Les veilles de Tabaski sont en général une occasion pour les tailleurs de se remplir les poches. Ces derniers qui sont très sollicités pendant ces fêtes en profitent souvent pour tirer beaucoup de bénéfices. Mais cette année, avec la pandémie de la Covid-19 qui a mis tous les secteurs à genou, les couturiers se tournent les pouces en espérant des lendemains meilleurs.
Derrière le marché de friperie de Colobane, Mass Seck tient son atelier de couture. De petits morceaux de tissus de plusieurs couleurs tapissent le sol de sa cantine. Quelques tissus neufs sont rangés sur un petit placard en bois fixé sur le mur. Des pilotes de fil à coudre sont suspendus sur une barre de fer. Une longue table en bois est dressée dehors à l’entrée de la pièce. Un fer à repasser branché sur une prise est posé sur une table recouverte d’un drap. A l’intérieur, un petit espace est aménagé pour l’accueil des clients. Assis sur un banc, l’un des apprentis fait du thé. Le bruit des machines à coudre, mêlé à la musique distillée par un baffle scotché sur le mur, s’échappe de l’une des fenêtres de son atelier ouverte faisant face à la rue 37 x 34, qui mène vers la caserne Samba Diéry Diallo. Assis sur un tabouret, habillé d’un demi grand boubou multicolore à la mode «Baye Fall», un bonnet noir négligemment posé sur la tête, Mass Seck actionne, avec ses deux pieds, les pédales de sa machine qui fait vibrer la pièce. A moins de deux semaines de la célébration de la fête de Tabaski, l’heure n’est pas à la satisfaction pour ce tailleur. «Franchement, on ne note pas une grande affluence. D’habitude, à pareil moment, les clients nous envahissaient. Cette année, beaucoup ne se sont pas signalés. On ne sent même qu’on est à une dizaine de jours de la fête», confie Mass Seck.

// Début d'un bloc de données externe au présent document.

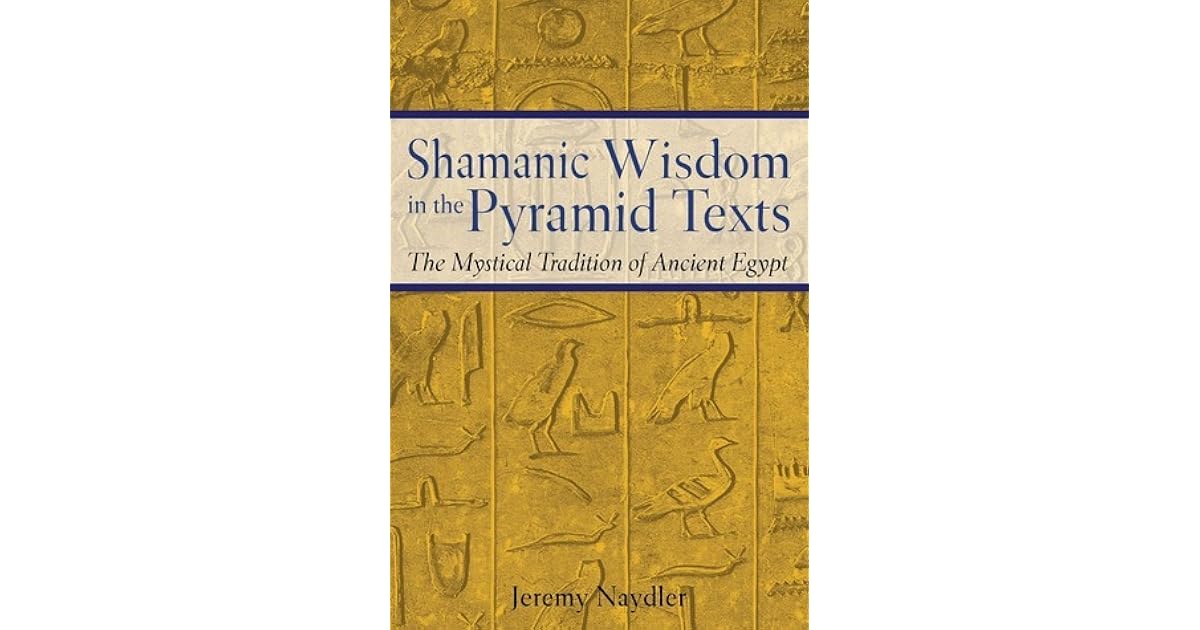 Shamanic Wisdom in the Pyramid Texts: The Mystical Tradition of Ancient ...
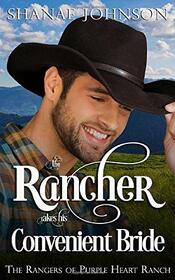 The Rancher takes his Convenient Bride: a Sweet Marriage of Convenience Western Romance (The Rangers of Purple Heart Ranch)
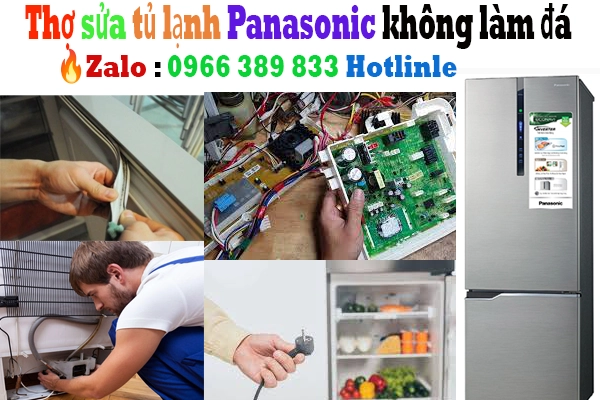 thợ sửa tủ lạnh Panasonic không làm được đá, không đông đá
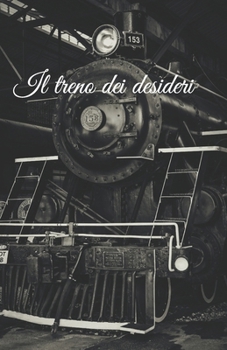 Paperback Il treno dei desideri [Italian] Book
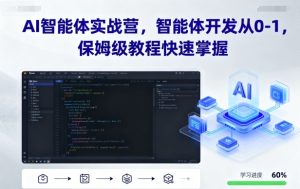 AI智能体实战营,智能体开发从0-1,保姆级教程快速掌握-副业资源站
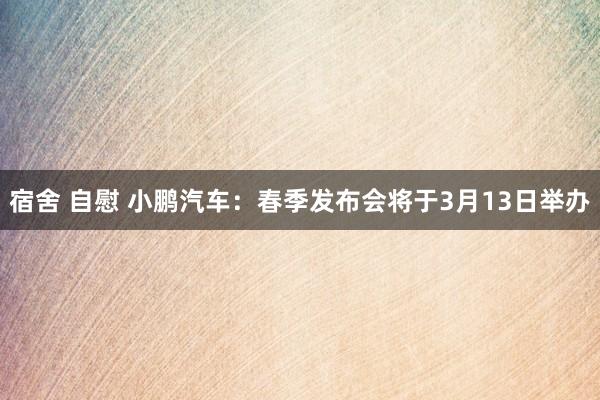 宿舍 自慰 小鹏汽车：春季发布会将于3月13日举办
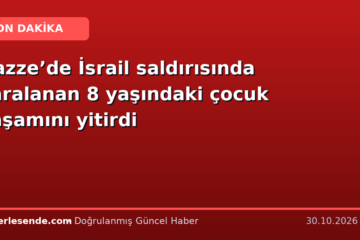 Gazze’de İsrail saldırısında yaralanan 8 yaşındaki çocuk yaşamını yitirdi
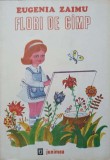 FLORI DE CAMP. ILUSTRATII DE MARIAN OPROIU-EUGENIA ZAIMU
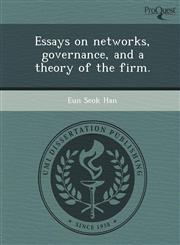 Essays on networks, governance, and a theory of the firm.,1249058309,9781249058304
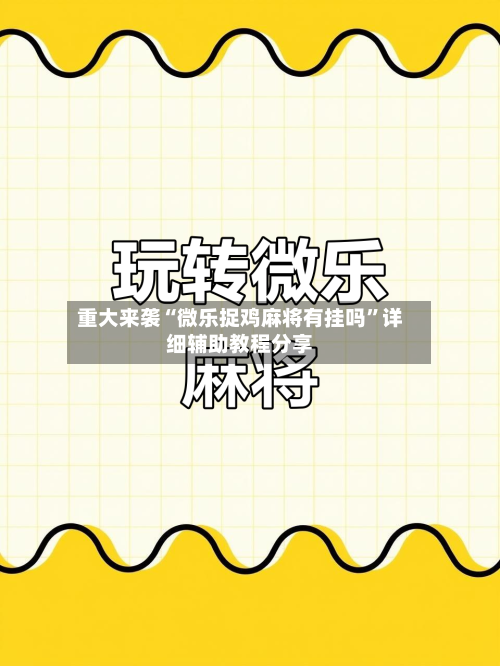 重大来袭“微乐捉鸡麻将有挂吗”详细辅助教程分享-第1张图片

Trouvé devant son atelier en train de repasser une tenue déjà prête, son collègue et voisin, Dame Guèye, embouche la même trompette. Ce dernier constate que les clients se font rares. Et les préparatifs de la Tabaski ne sont pas prometteurs cette année. Ce tailleur aussi ne cherche pas loin les raisons. Pour lui, les effets du nouveau coronavirus ont impacté négativement les ménages. Ce qui explique, dit-il, la faible affluence des clients notée cette année dans son atelier de couture. «L’année dernière, 15 jours avant la fête, on avait commencé à passer la nuit, ici, dans l’atelier, pour pouvoir livrer le maximum de commandes chaque jour. On travaillait sous pression. Et je retenais, ici, mes apprentis nuit et jour. Malheureusement, cette année, à cause du manque de clients, on ouvre l’atelier le matin à 10 heures pour descendre à 19 heures», explique Dame Guèye.
Contrairement à ses collègues, Abdou Karim Sylla, installé à la Gueule Tapée avoue recevoir de temps à autre des clients qui amènent des tissus à coudre pour la fête de Tabaski. Mais le hic est que, déclare-t-il, ses clients n’acceptent pas payer le prix qu’il faut pour la confection de leurs tenues. Toutefois, il dit comprendre tout de même ses clients avec la situation actuelle de la pandémie qui a plongé tous les ménages dans des difficultés. «J’ai des commandes déjà prêtes qui dorment dans mes tiroirs depuis la fête de Korité. J’ai dépensé mon argent pour faire la garniture, les boutons et tout, mais leurs propriétaires tardent toujours à se signaler. Certains d’entre eux me disent qu’ils n’ont pas d’argent pour me payer. Alors que moi je fais face à d’autres charges comme le paiement des factures d’eau ; d’électricité, la cantine et je dois donner quelque chose aussi à mes apprentis», partage Abdou Karim Sylla. Qui dit compter que sur les boutiques de vendeurs de prêt à porter qui paient cash pour leurs commandes.